Time Out says
Fri Jan 20 2012
The karaoke bar’s busy, the music’s turned up loud. Three TV screens are showing painfully kitsch pop videos, the lyrics running in Thai script.Our fellow diners are all Thai. One of them, elected chanteuse by her pals, leaps up to do her turn. But her audience falls about laughing – she’s more off-key than a joke about the Thai royal family. Yet she carries on, unperturbed, for this is the Thai version of karaoke; sanuk (having fun) is far more important than hitting the right notes, and no offence is intended, or felt.
On our visit the singing kicked off around 9pm, which gives those of us less familiar with Thai pop a window of opportunity beforehand to savour the food. The Heron’s an ordinary estate pub in most other ways – stab-vest exterior, boot-sale decor inside – except for the extraordinary Thai restaurant in the basement karaoke room.
You will not find the usual Thai Top 30 dishes here, because the cooking is exactly the sort of thing you find as street food or in ramshackle café-bars in small-town Thailand. Neither the one-plate dishes of the beach resorts or backpacker haunts, nor the sophisticated menus of metropolitan Bangkok, but the sort of food that Thai people from the provinces enjoy.
The menu’s lengthy – more than 100 dishes – and has some useful translations in English, if you consider ‘chicken paws’, ‘deep friend sea bass’ or ‘stream bread’ to be useful translations.
An entire page is devoted to various som tams (spicy papaya salads), nam toks (salads containing sliced meats) and larbs (spicy minced meat and rice salads). We tried a benchmark dish, a basic som tam but with added salted crabs, the tiny black shells of these rice-paddy inhabitants uncooked but fermented in salt water. The resulting flavours were pure Thailand: hot and sweet, but also salty and zingy with fresh lime juice and the sharp-tasting green papaya.
Better still though was the larb pla, a dish from the Isan region of Thailand that borders Laos. Catfish had been shredded and deep-fried, tossed with chilli, lime dressing and other spices, and topped with roasted peanuts; the result was an explosion of sour, hot and then salty.
Having been warned that the dishes were authentically fiery, we ordered our dishes ‘mild’. The result was high-street-Thai strength, suitable for most Western palates; next time, we’ll try a few dishes ‘medium’. Our waiter did express concern that we’d like the dishes, but we had no complaints about any flavours, not even the oddly sour flavours of the north-eastern sausages – fresh and perfectly cooked, nicely porky.
Sour orange curry (gaeng som goong kai cha om) is a street food dish often sold in markets, the tartness of this thin curry imparted by shrimp paste, tamarind water and fish sauce. The Heron version contained chunks of Chinese leaf and squares of omelette containing the fern-like bitter leaf with no English name, called cha-om in Thai.

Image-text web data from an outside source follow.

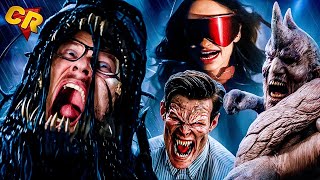 КАК УНИЧТОЖИЛИ КИНОВСЕЛЕННУЮ СОНИ [Кино-Мыло]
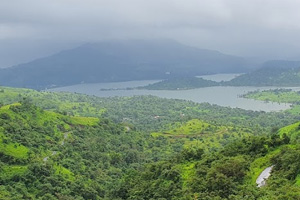 Monica Farms, Monica retreat, Aditya retreat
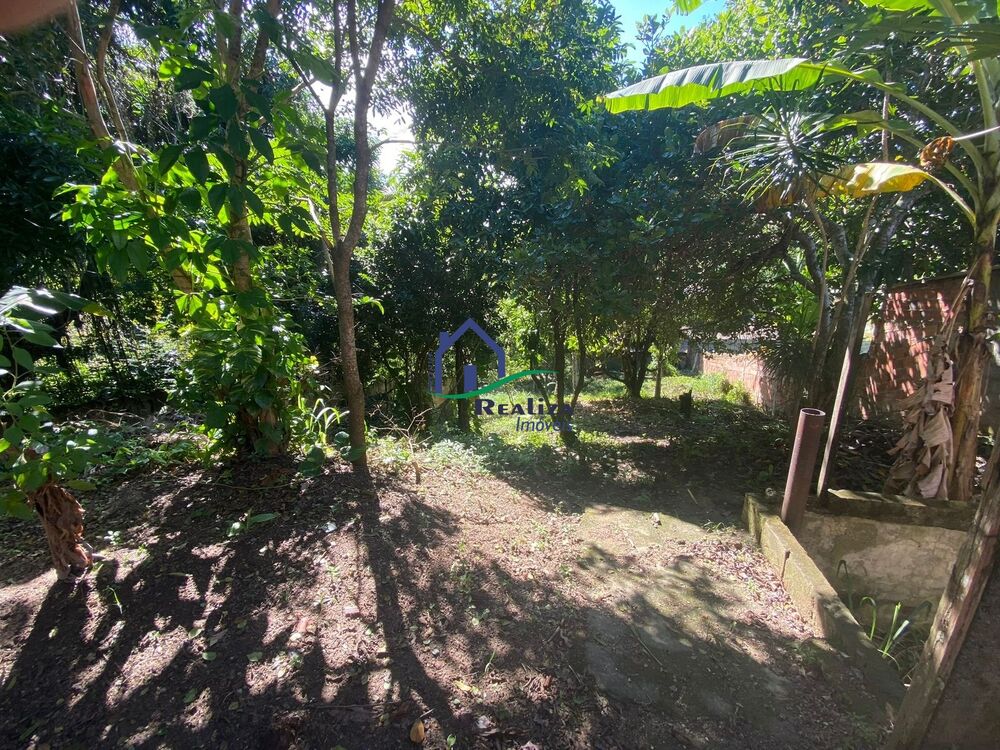 Terreno, 847 m² - Foto 8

There is much, much more to explore on this menu, including grilled meats (yang) and deep-fried dishes (tod), blanched dishes (louk) and snacks such as fried pork rinds. But what about desserts? There’s always banana fritter with ice cream, which we took as our cue to leave before the karaoke was cranked up further. We very much look forward to going back – but to try more dishes, not to hear the Eminem covers.